Eine gewaltige Besetzung für die Position des Starstaatsanwalts
MEXIKO-STADT. – Stellen Sie sich vor, Sie öffnen ein Stellenangebot und statt der drei traurigen Lebensläufe, die normalerweise eingehen, erhalten Sie 43 Bewerbungen. Genau das ist dem Senat der Republik passiert, der zum offiziellen Headhunter geworden ist, um herauszufinden, wer auch immer die Eigentumsrechte an der Generalstaatsanwaltschaft innehat. Der Stuhl, ich meine, das Kommandopult, ist vakant, seit Alejandro Gertz Manero am frühen 27. November seine Koffer gepackt hat. Und natürlich scheint halb Mexiko „Ja, ich kann“ gesagt und seinen Lebenslauf geschickt zu haben.
Die Besetzung: wenige Protagonisten und mehrere bekannte Namen
Bei diesem massiven Casting von 43 Personen, die den ersten Filter des öffentlichen Aufrufs bestanden haben, fällt Vielfalt durch ihre Abwesenheit auf. Nur sechs davon sind Frauen, was uns eine Vorstellung davon gibt, wie sich die Frage der Gleichstellung in den oberen Rängen der Justiz entwickelt. Unter ihnen die Favoritin der Handlung: Ernestina Godoy Ramos, die derzeit das Büro der FGR leitet und zuvor Rechtsberaterin der Exekutive war. Im Grunde ist es so, als ob der Ersatzspieler bereits hinter der Bühne wäre und sich aufwärmt.
Aber sie ist mit dieser politischen Realität nicht allein. Die Kandidatenliste ist ein Who-is-Who von Beamten, die ihren großen Ruhm bereits hinter sich haben. Es erscheinen Ricardo Peralta Saucedo, ehemaliger Generalverwalter des Zolls, und Hamlet García Almaguer, ehemaliger Bundesabgeordneter. Eine Besetzung, die zumindest Klatsch und Rivalitäten verspricht, die einer Streaming-Serie würdig sind.

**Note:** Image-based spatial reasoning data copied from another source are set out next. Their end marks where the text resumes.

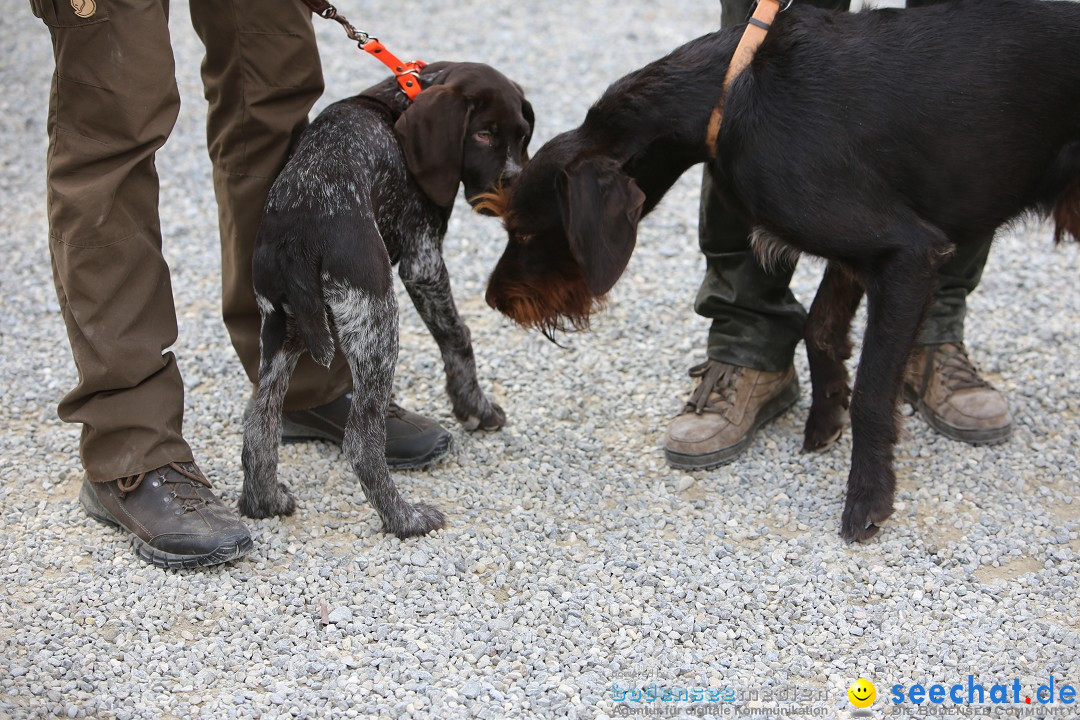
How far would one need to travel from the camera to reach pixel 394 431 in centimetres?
399

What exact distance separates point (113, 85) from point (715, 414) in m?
2.35

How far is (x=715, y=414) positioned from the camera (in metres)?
4.06

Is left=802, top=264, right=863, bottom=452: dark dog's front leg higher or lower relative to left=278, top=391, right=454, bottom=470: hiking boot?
higher

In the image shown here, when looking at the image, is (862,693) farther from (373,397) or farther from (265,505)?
(265,505)

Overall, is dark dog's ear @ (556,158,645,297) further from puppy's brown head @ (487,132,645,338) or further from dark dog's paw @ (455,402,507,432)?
dark dog's paw @ (455,402,507,432)

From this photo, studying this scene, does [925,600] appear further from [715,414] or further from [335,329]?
[335,329]

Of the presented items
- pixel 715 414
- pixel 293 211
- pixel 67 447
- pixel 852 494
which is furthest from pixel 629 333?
pixel 67 447

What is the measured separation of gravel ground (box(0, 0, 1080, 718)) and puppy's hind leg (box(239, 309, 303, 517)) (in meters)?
0.12

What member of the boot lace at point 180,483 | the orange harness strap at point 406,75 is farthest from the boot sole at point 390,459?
the orange harness strap at point 406,75

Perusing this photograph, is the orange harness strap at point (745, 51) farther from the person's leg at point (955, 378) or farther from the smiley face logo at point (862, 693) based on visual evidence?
the smiley face logo at point (862, 693)

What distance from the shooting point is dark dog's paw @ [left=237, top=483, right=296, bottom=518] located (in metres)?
3.62

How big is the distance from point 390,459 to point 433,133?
3.92 feet

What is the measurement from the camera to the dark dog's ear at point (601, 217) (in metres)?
3.30

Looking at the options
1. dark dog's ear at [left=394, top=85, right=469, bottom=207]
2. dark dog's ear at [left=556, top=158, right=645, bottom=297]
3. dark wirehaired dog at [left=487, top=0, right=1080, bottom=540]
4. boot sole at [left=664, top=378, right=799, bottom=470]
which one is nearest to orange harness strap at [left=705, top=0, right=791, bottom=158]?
dark wirehaired dog at [left=487, top=0, right=1080, bottom=540]
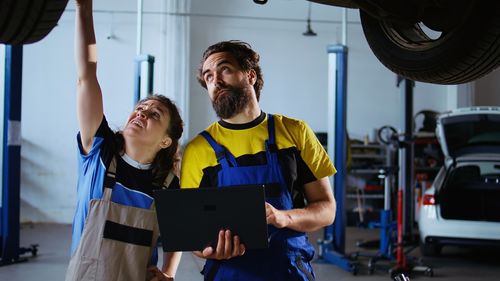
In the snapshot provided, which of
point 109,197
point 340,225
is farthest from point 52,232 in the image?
point 109,197

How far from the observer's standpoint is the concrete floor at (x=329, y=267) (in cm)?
461

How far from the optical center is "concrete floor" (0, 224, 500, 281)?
4.61 meters

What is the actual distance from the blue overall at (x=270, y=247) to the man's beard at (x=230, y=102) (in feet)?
0.35

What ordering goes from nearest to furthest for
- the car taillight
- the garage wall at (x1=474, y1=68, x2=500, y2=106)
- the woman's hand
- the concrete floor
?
the woman's hand
the concrete floor
the car taillight
the garage wall at (x1=474, y1=68, x2=500, y2=106)

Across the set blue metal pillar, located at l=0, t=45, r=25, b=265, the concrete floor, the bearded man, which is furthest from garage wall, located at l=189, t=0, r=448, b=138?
the bearded man

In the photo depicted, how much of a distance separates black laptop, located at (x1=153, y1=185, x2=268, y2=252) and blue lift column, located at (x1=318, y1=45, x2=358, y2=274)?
398 centimetres

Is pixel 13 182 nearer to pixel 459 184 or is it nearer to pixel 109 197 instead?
pixel 109 197

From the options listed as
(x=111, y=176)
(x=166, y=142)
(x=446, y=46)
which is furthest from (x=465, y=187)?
(x=111, y=176)

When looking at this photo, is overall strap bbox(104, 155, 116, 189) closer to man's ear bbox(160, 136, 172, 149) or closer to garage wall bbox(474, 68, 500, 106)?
man's ear bbox(160, 136, 172, 149)

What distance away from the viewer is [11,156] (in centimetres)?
498

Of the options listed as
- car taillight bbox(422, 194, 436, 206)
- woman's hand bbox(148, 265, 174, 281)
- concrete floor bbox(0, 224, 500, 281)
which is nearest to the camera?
woman's hand bbox(148, 265, 174, 281)

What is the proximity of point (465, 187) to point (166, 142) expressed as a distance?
4.61 metres

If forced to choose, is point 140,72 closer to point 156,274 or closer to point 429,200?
point 429,200

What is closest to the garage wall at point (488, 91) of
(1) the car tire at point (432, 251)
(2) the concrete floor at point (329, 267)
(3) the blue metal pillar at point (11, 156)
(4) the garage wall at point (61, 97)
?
(2) the concrete floor at point (329, 267)
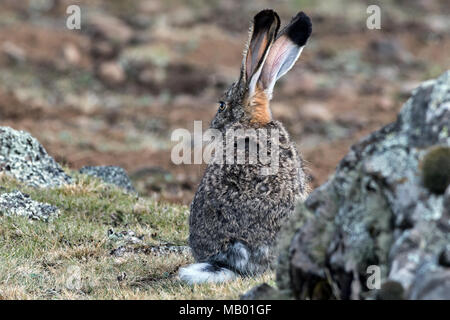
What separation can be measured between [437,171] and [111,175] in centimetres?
736

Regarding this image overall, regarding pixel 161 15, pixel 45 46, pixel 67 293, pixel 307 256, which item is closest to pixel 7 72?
pixel 45 46

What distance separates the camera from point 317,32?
3516 cm

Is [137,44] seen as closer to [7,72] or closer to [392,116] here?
[7,72]

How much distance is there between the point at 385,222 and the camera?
4168mm

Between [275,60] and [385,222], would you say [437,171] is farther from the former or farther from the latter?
[275,60]

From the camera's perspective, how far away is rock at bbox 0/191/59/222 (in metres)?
8.24

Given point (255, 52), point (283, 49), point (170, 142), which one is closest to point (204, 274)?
point (255, 52)

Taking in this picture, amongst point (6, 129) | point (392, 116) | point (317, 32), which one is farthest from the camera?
point (317, 32)

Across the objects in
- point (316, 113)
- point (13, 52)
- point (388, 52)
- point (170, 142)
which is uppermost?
point (388, 52)

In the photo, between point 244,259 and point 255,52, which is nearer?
point 244,259

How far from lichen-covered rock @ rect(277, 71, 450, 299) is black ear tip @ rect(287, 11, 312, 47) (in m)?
2.81

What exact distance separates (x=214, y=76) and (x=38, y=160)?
1693 cm

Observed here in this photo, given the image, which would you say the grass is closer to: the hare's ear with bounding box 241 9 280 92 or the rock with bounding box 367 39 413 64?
the hare's ear with bounding box 241 9 280 92

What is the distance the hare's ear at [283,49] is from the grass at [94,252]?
79.7 inches
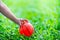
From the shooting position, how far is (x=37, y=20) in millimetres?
7410

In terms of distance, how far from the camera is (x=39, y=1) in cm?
961

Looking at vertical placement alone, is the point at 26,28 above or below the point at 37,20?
below

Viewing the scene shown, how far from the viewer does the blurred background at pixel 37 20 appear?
244 inches

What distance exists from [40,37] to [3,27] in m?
0.73

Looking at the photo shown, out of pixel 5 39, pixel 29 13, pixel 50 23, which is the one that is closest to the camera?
pixel 5 39

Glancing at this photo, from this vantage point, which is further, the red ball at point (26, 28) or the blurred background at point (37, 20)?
the blurred background at point (37, 20)

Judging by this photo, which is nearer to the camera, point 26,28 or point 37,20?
point 26,28

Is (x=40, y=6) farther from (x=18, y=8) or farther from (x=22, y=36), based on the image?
(x=22, y=36)

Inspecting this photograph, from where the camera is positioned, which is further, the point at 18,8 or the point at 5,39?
the point at 18,8

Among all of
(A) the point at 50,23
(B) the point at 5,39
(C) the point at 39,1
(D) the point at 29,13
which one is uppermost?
(C) the point at 39,1

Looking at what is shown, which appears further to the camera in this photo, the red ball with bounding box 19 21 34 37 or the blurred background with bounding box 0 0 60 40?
the blurred background with bounding box 0 0 60 40

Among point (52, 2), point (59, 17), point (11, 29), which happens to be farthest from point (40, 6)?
point (11, 29)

Der politische Filter: von 43 bis zur endgültigen Auswahlliste
Jetzt kommt der komplizierte Teil, der Auswahlprozess. Der Political Coordination Board (Jucopo) des Senats hat die Aufgabe, eine Vorauswahl zu treffen. Ihre Mission: mindestens 10 Kandidaten aus diesem 43-köpfigen Bataillon auszuwählen. Diese kurze Liste, oder nicht so kurz, wird an die Präsidentin Claudia Sheinbaum weitergeleitet, damit sie nach bestem Wissen (und sicherlich mit ein paar Verhandlungen) die endgültige Auswahlliste auswählen kann.
Diese Auswahlliste wird der Plenarsitzung des Senats zur endgültigen Abstimmung vorgelegt, die darüber entscheidet, wer die Position erhält. Kurz gesagt, ein Weg voller Filter, Verhandlungen und mitschuldiger Blicke, der darüber entscheidet, wer der nächste Chef der Generalstaatsanwaltschaft wird, einer Institution, die, seien wir ehrlich, mehr braucht als einen guten Lebenslauf, um das Vertrauen wiederherzustellen.
Der Prozess ist langwierig und voller technischer Details, aber letztendlich handelt es sich derzeit um die wichtigste Wahl für das mexikanische Justizsystem. Wer auch immer ausgewählt wird, wird nicht nur ein Machtportfolio in seinen Händen haben, sondern auch die enorme Verantwortung, das föderale Justizsystem in einem Land mit enormen Herausforderungen zu leiten. Es wird erwartet, dass der Mechanismus, obwohl er politisiert ist, es schafft, das am besten geeignete Profil und nicht nur das bequemste zu finden.
Glauben Sie, dass dieser Prozess die Wahl transparent machen wird, oder wird es eine weitere politische Verteilung sein? Teilen Sie diese Notiz und sagen Sie uns, was Sie über die Herausforderungen der neuen FGR denken. Weitere Analysen zur Zukunft von Institutionen finden Sie auf unserer Website.